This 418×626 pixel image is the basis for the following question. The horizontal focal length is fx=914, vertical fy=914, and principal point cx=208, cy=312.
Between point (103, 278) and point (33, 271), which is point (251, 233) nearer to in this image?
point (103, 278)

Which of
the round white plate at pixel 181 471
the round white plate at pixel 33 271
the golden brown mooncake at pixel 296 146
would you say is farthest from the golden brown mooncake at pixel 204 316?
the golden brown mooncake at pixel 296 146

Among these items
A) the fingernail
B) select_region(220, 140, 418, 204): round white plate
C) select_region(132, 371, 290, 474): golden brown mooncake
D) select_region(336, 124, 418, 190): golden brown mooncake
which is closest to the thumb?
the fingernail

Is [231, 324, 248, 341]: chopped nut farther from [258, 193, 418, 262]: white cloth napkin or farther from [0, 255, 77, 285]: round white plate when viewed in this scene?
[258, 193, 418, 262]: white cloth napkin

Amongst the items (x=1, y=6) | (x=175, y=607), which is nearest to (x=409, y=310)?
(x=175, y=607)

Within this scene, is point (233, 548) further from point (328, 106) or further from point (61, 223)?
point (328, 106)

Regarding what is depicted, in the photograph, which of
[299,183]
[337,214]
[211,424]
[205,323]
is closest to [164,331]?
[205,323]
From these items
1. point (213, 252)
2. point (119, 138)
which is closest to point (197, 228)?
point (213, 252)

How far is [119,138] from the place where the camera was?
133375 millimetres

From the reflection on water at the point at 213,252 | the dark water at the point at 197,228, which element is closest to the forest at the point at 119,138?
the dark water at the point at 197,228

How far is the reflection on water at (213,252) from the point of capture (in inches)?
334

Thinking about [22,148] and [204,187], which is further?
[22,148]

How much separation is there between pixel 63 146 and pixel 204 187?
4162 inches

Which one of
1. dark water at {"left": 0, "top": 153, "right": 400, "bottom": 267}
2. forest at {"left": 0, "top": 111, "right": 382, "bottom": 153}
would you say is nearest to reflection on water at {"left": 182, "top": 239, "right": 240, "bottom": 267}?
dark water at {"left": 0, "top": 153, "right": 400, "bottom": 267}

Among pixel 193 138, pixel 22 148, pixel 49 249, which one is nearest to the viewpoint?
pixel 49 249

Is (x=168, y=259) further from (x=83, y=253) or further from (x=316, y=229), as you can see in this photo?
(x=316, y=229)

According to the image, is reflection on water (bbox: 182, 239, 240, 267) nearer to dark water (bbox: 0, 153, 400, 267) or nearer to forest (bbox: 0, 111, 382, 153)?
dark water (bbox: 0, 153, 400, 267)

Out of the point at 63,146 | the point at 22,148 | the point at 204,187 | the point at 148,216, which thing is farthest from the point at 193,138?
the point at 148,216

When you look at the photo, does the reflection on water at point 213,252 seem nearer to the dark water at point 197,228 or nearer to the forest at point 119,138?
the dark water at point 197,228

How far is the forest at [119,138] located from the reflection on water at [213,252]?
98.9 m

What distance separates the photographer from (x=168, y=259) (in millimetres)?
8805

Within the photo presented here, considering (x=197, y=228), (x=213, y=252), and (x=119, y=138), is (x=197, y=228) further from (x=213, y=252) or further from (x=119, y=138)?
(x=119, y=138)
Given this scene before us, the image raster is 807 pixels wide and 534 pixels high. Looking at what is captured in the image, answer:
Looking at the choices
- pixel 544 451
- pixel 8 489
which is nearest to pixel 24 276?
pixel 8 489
====
What needs to be done » Arrange the records from the line that contains "How far is the forest" through the end of the records as a Markdown table with the columns Row and Line, one line per row, leaving out blank lines.

Solution for this task »
| Row | Line |
|---|---|
| 1 | How far is the forest at [119,138] located from the reflection on water at [213,252]? |
| 2 | 98.9 m |
| 3 | What distance separates the photographer from (x=168, y=259) (in millimetres)? |
| 4 | 8805 |
| 5 | Within the photo presented here, considering (x=197, y=228), (x=213, y=252), and (x=119, y=138), is (x=197, y=228) further from (x=213, y=252) or further from (x=119, y=138)? |
| 6 | (x=119, y=138) |
| 7 | Given this scene before us, the image raster is 807 pixels wide and 534 pixels high. Looking at what is captured in the image, answer: |
| 8 | Looking at the choices |
| 9 | - pixel 544 451 |
| 10 | - pixel 8 489 |
| 11 | which is nearest to pixel 24 276? |
| 12 | pixel 8 489 |